When a picture appears among the records, leave it out, and copy all else exactly.
━━━━━━━━━━━━━━━━━━━━
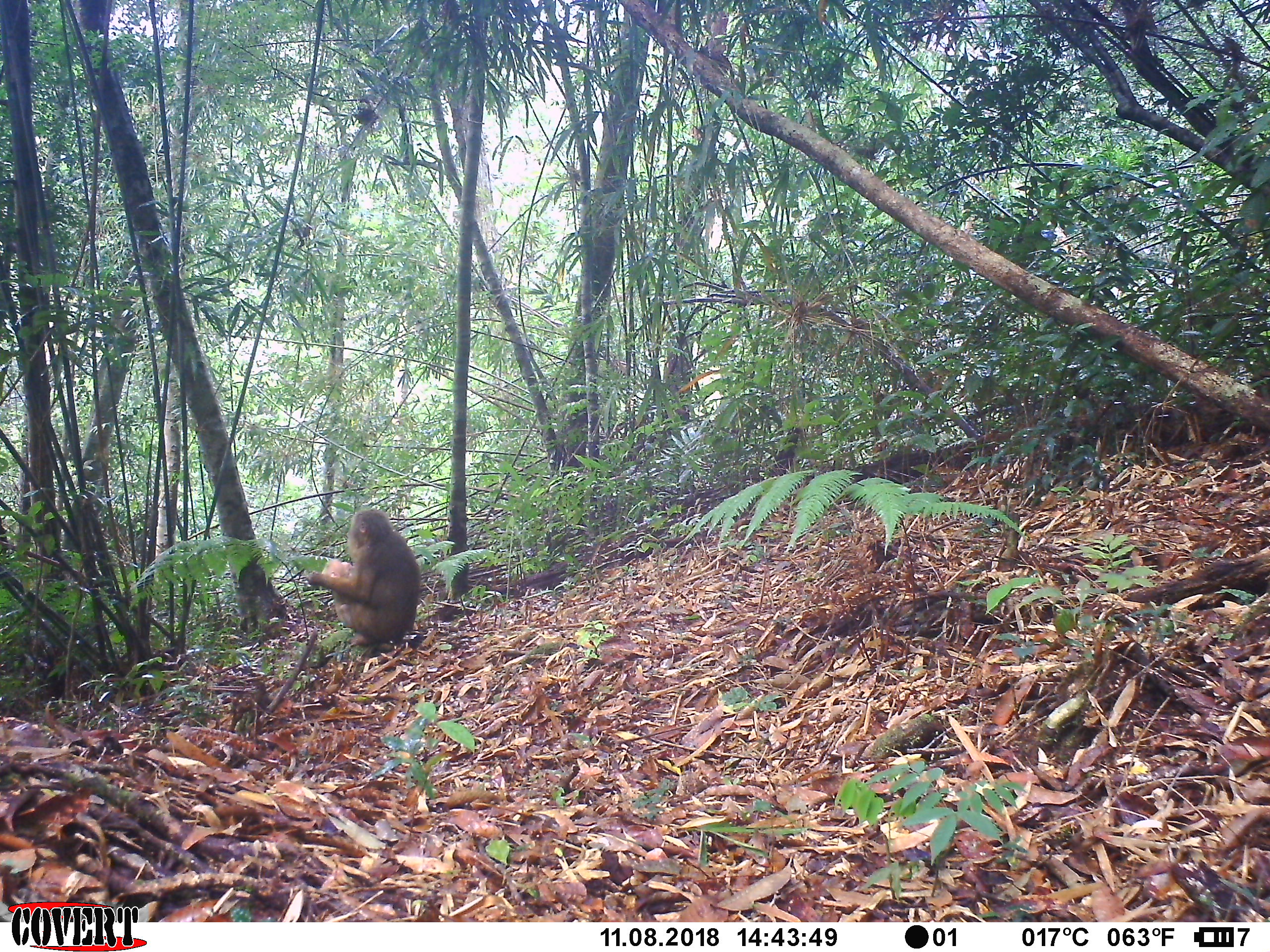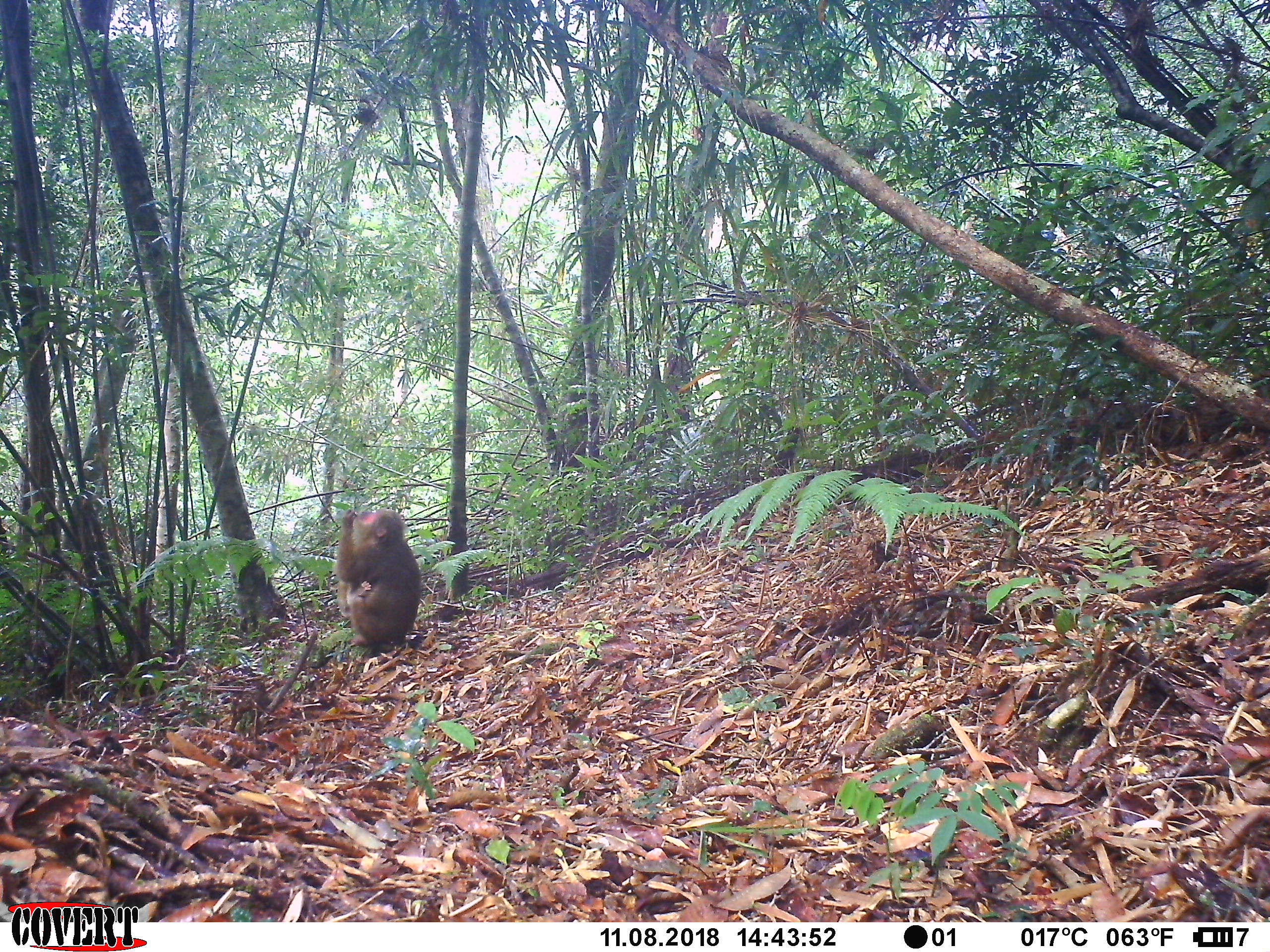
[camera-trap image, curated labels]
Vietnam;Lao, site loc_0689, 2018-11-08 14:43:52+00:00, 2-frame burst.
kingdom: Animalia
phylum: Chordata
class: Mammalia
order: Primates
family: Cercopithecidae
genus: Macaca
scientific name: Macaca arctoides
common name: stump-tailed macaque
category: stump tailed macaque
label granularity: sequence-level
━━━━━━━━━━━━━━━━━━━━
> _RESULT FOR THIS TASK_:
[camera-trap image, curated labels]
Vietnam;Lao, site loc_0689, 2018-11-08 14:43:52+00:00, 2-frame burst.
kingdom: Animalia
phylum: Chordata
class: Mammalia
order: Primates
family: Cercopithecidae
genus: Macaca
scientific name: Macaca arctoides
common name: stump-tailed macaque
category: stump tailed macaque
label granularity: sequence-level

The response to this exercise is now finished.